A non-scientific survey of ZIP Metadata

Okio's has an openZip() function that views a .zip file as a FileSystem. To expose file metadata in the file system API, Okio must extract it from the .zip file.

There’s at least four ways to encode timestamps in a .zip file. I wanted to find out which of these formats are used in practice, so I can support them in Okio. I was also curious about what other metadata is used.

I used my Mac’s disk as a source of sample .zip files. I scanned 6.2 million files on my Mac, of which 50,861 successfully decoded as .zip files. My program attempted to decode every single file as a ZIP, regardless of its extension! I do lots of Android, JVM, and Kotlin work on this Mac so my sample is biased towards the ZIPs used in these ecosystems, including .jar, .apk, and .klib files.

Here's what I found...


32-bit DOS timestamps (Built-in)

Every ZIP files include a bit-packed last modified time. It spends 16 bits on the date another 16 bits on the time:

  • 7-bit year
  • 4-bit month
  • 5-bit day
  • 5-bit hour
  • 6-bit minute
  • 5-bit second

Spending only 7 bits on the year means that this format can't express dates before 1980 or after 2107. Our industry is great at hiding time bombs in things!

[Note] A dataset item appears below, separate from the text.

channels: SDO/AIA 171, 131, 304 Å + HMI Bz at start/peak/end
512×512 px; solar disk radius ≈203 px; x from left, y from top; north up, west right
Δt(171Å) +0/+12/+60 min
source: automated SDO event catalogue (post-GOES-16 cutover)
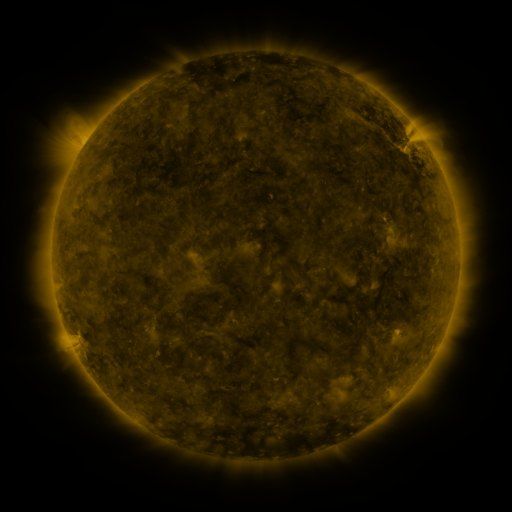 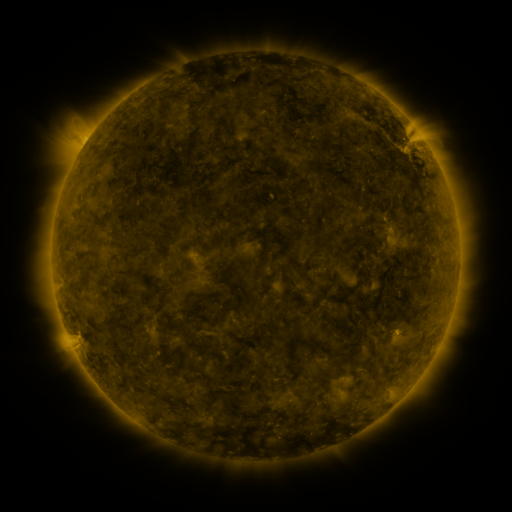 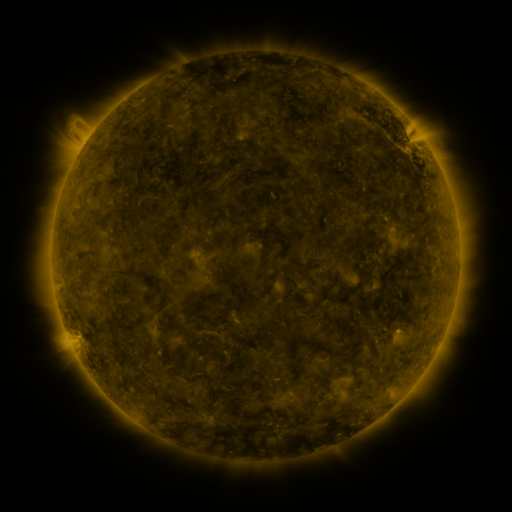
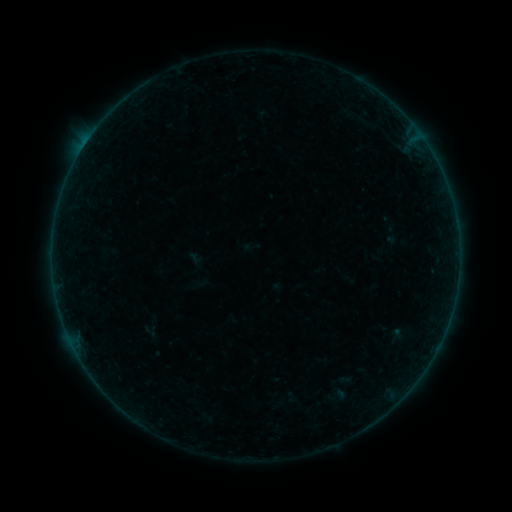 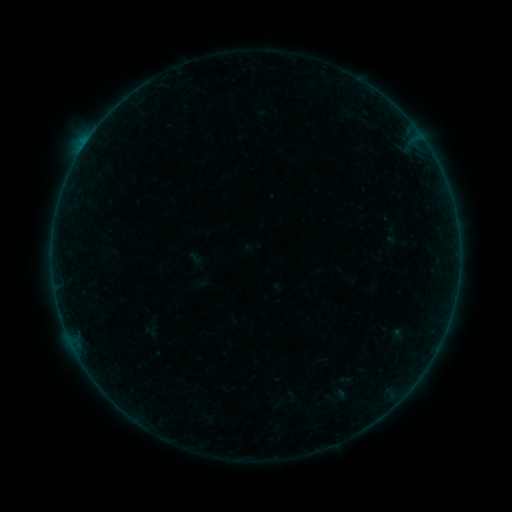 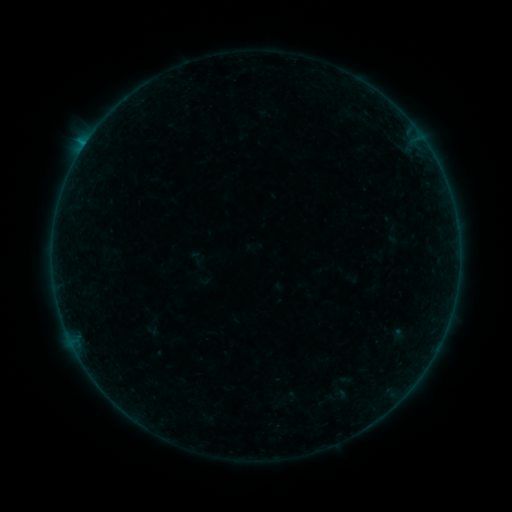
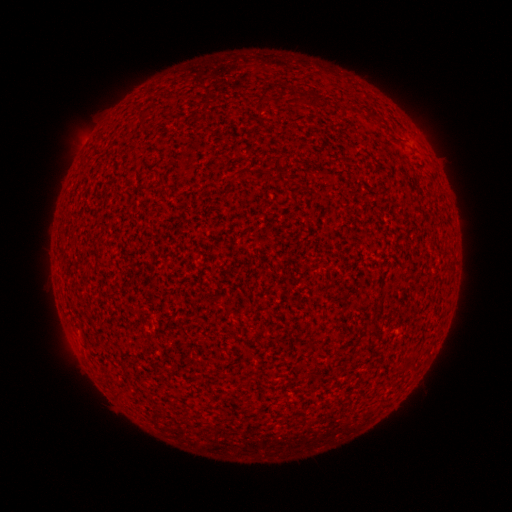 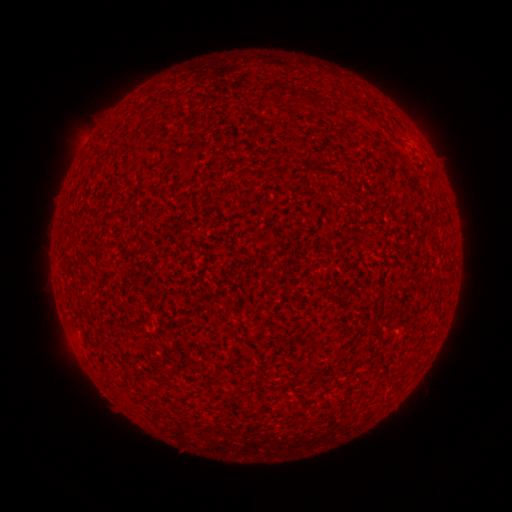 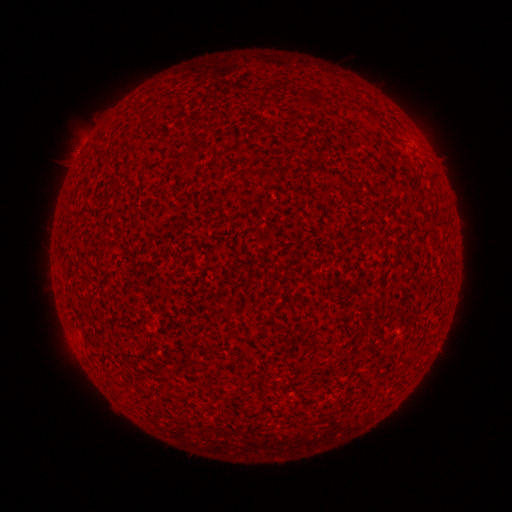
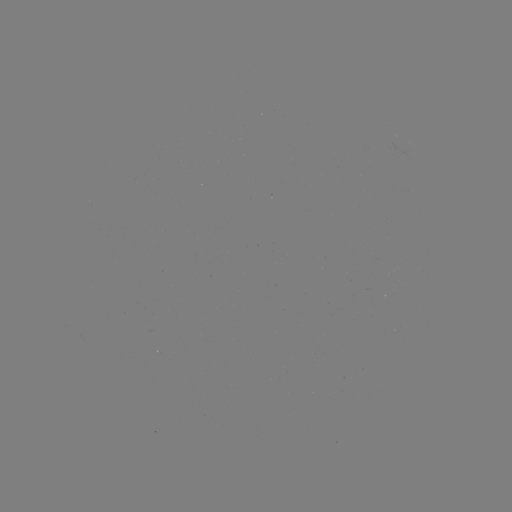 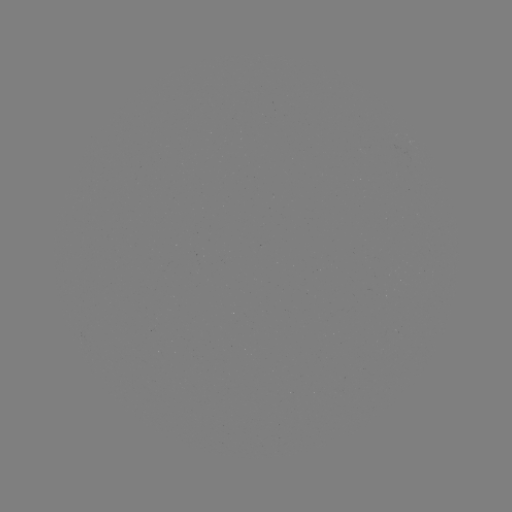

Spending only 5 bits on the second means that this format rounds (or truncates?!) seconds to an even number: your file could be last modified at 11:45:30 or 11:45:32, but not at 11:45:31.

No bits are spent on the time zone and the convention is to encode the local-computer's time zone when writing a file. When a person in Sydney sends to a friend in San Francisco, the contents’ last-modified timestamps could be in the future!

Extended Timestamp (0x5455, 4,826 files)

This optional field holds seconds-since-epoch for last modified, last accessed, and created at timestamps. Each of these fields are optional.

They're stored as signed 32-bit integers and can store dates between 1901-12-13 and 2038-01-19. Library authors must act now to defuse this time bomb!

NTFS Timestamp (0x000a, 5 files)

I found just 3 distinct files (plus 2 duplicates) with this metadata:

  • A file named that I downloaded from in 2022.
  • Android Studio’s bundled ffmpeg and javacpp libraries.
  • A sample file for testing NTFS timestamp handling in rubyzip. (Today I learned that when I use a Ruby Gem, that library's test suite could be saved to my computer?!)

The NTFS timestamp format doesn’t have any time bombs in it.

UNIX Timestamp (0x000d, 0 files)

This is similar to the extended timestamp metadata. This format also suffers from the 2038 problem.

Everything Else

Zip64 (0x0001, 2,031 files)

This metadata is present for .zips with more than 65,535 entries and also for .zips with any entry larger than 4 GiB.

Executable .jar Metadata (0xcafe, 3,196 files)

When creating a .zip with JarOutputStream, this metadata is added. Apparently it’s a hack from 1999 to support executable JAR files on Solaris.

Info-ZIP UNIX Metadata

I found three revisions of this field for storing UNIX metadata like the file’s owning username and group:

  • 0x5855: 41 files
  • 0x7855: 12 files
  • 0x7875: 244 files

UTF-8 Path Name (0x7075, 16 files)

This is necessary for .zip entries whose file names are non-ASCII. Okio doesn't support these.

None of the .zips that used this field did so usefully! That is, they encoded a UTF-8 that equaled the ASCII-name. (I’d probably get different results if I spoke more languages.)

It’s unclear to me whether this field specifies a full path or just a file name. I saw both approaches in the .zip files on my Mac. Yuck.

I assume that abusing UTF-8 paths in .zip files is a great way to find bugs and vulnerabilities!

Microsoft Open Packaging (0xa220, 7 files)

This metadata is used include gaps after .zip entries so they can be updated in-place. I only saw this used in Microsoft Office .xlsx and .docx files.

Zipalign (0xd935, 9 files)

This is used by Android’s zipalign tool to word-align the start of entries.

Next Steps

I’m surprised that I only found 10 distinct metadata tags!

I think it’s prudent to support NTFS timestamps in ZIP libraries like Okio, to defend against the 2038 and 2107 time bombs. (I hope that Internet research confirms this is already the general consensus?!)

I’m going to skip UTF-8 support for now, as it breaks my files-are-implementation-details hypothesis. I’m open to having my mind changed on this!